- **Objective A**: In the wine brand text, rewrite the paragraph beginning "Our wines are made by" more briefly, keeping its main facts.

- **Passage given**:
=-=-=
Bruno isn’t a guy. He’s a vibe.
A rooftop at 2AM. A long pour before a short-lived romance. The sound of a cork popping right before someone says “this might be a bad idea.”
But here’s the twist:We actually know what the hell we’re doing.
Our wines are made by people who’ve lived in the dirt, chased the sun, and turned grapes into poetry. We work with top-tier vineyards from Napa, Sonoma, Willamette, Columbia Gorge—places with real terroir, not just good lighting for Instagram.
Bruno was started by a crew of ex-industry folks who got sick of wine being a gatekept secret language. We’ve sat through the tastings, the certifications, the $400-a-bottle nonsense. And then we burned the rulebook and built this.Oddly specific wines. For oddly specific moments.
WINE FOR THIS, WINE FOR THAT
Not just drinkable. Memorable.
A Pinot that could go head-to-head with wines triple its price.
=-=-=
- **Available data**:
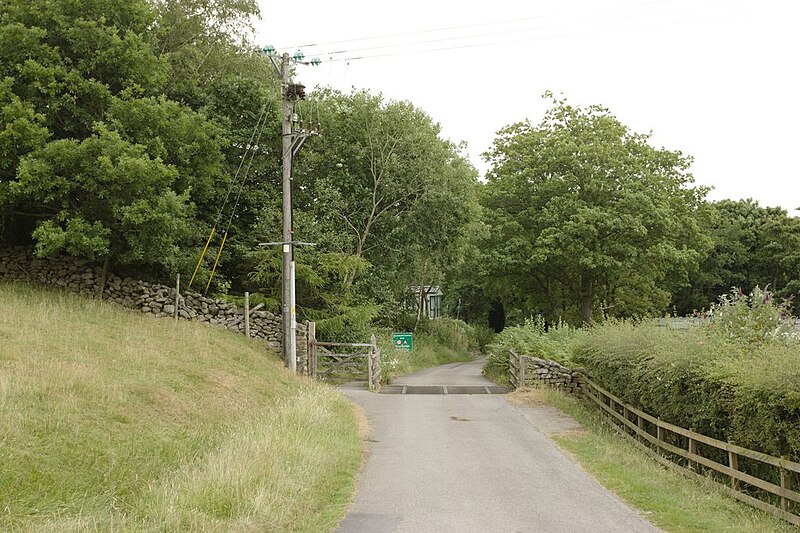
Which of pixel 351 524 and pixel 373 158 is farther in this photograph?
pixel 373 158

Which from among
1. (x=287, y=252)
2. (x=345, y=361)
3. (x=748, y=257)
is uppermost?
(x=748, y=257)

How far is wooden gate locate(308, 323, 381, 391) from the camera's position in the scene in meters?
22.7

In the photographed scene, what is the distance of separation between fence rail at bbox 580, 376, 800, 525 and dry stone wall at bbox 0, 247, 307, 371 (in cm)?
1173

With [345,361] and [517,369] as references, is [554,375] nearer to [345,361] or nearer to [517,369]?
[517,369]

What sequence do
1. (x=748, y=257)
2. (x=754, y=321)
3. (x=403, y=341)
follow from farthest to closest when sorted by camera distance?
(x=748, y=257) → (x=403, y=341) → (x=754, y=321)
=-=-=
- **Objective B**: Copy out the records exactly, from the line containing "What sequence do" through the end of the records, both ends included.

- **Exercise output A**: Bruno's wines come from seasoned winemakers who turn grapes into poetry. They are sourced from top-tier vineyards in Napa, Sonoma, Willamette, and Columbia Gorge, all places with real terroir.

- **Exercise output B**:
What sequence do
1. (x=748, y=257)
2. (x=754, y=321)
3. (x=403, y=341)
follow from farthest to closest when sorted by camera distance?
(x=748, y=257) → (x=403, y=341) → (x=754, y=321)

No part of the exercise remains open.